◆ TEXT SHOWN ◆
»»

My future…it’s wide open.
Up until recently, I had gone a few months forgetting that fact. After losing my job last summer, I was absolutely certain that I’d find something sooner rather than later because I had a really good resume and I was experienced enough to be a great asset to any company willing to give me a chance.
I had a second interview with one company that didn’t work out. I then had a second interview with another company that didn’t work out. I made it to a third and final interview with a company who then contacted my references…before calling me to tell me that they’ve decided to change the position that they were advertising for because they don’t think they need it at the moment.
That’s what sent me downward.
The holidays were brutal and it’s been tough getting my head in a better space. But over the past couple of weeks, I truly feel like I have. Sure, it’s been a really tough eight months (!!) sitting at home, but all I have to do is sit back and look at what I bring to the table…really look at where I am and how my relationships are…and I see that my future is, indeed, wide open.

««

◆ THE DATA ◆
»»

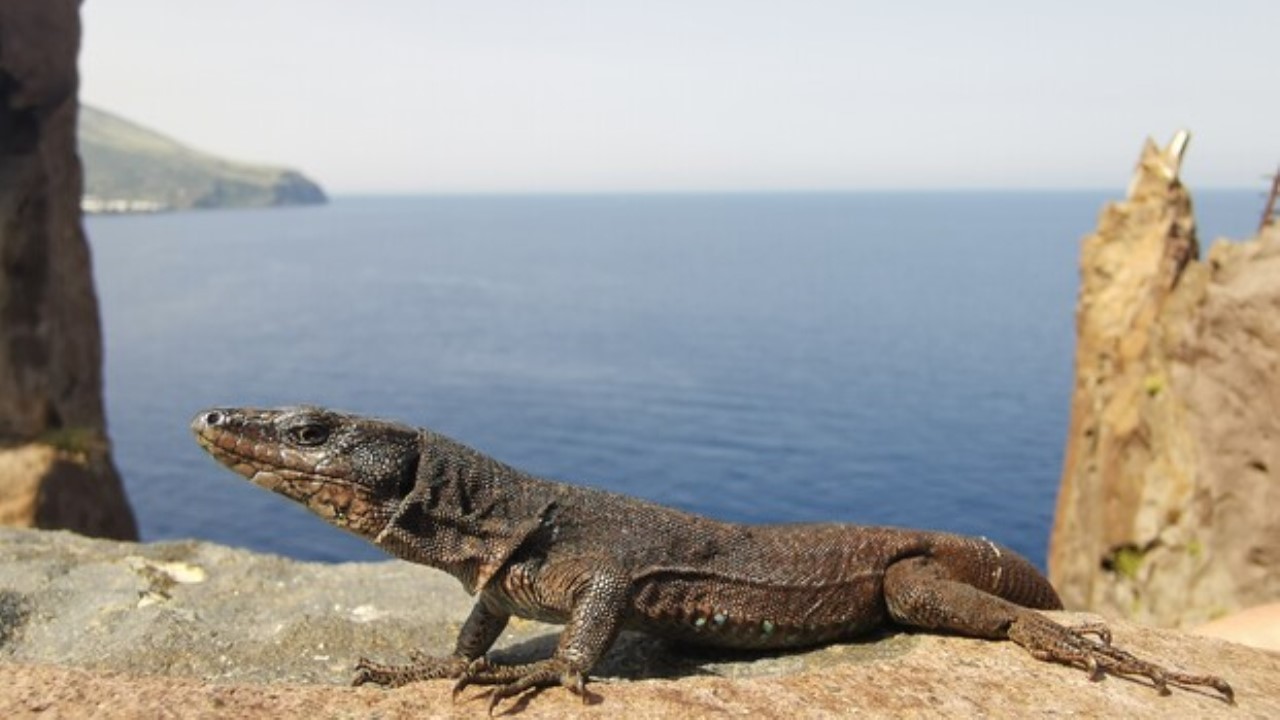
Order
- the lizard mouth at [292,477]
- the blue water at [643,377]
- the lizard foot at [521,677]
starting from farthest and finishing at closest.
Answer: the blue water at [643,377], the lizard mouth at [292,477], the lizard foot at [521,677]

««

◆ EXERCISE DETAILS ◆
Pick up the personal essay about losing a job and finding a wide-open future after its last sentence, and continue writing it.

◆ EXERCISE RESULT ◆
I’m applying for at least one job every single day. Just by sheer numbers alone that means I should be called for something at some point soon. I’ve updated my resume and updated my cover letter, and I’m doing my best to be exactly the person that these prospective employees want me to be.
My relationships with my wife and kids are so much better than they were a few months ago. I’m in a really good spot mentally and my medication seems to be working. I feel as though I’m falling in love with my wife all over again and we’re in a really good place. My kids are fantastic and I feel as though we’re all working towards building better relationships.
So the only thing that leaves me is taking care of myself. I’m still not getting outside and exercising like I should be, but I feel good about myself. I feel confident that I’m going to get where I need to be sooner rather than later. My future is wide open and I’m going to own it.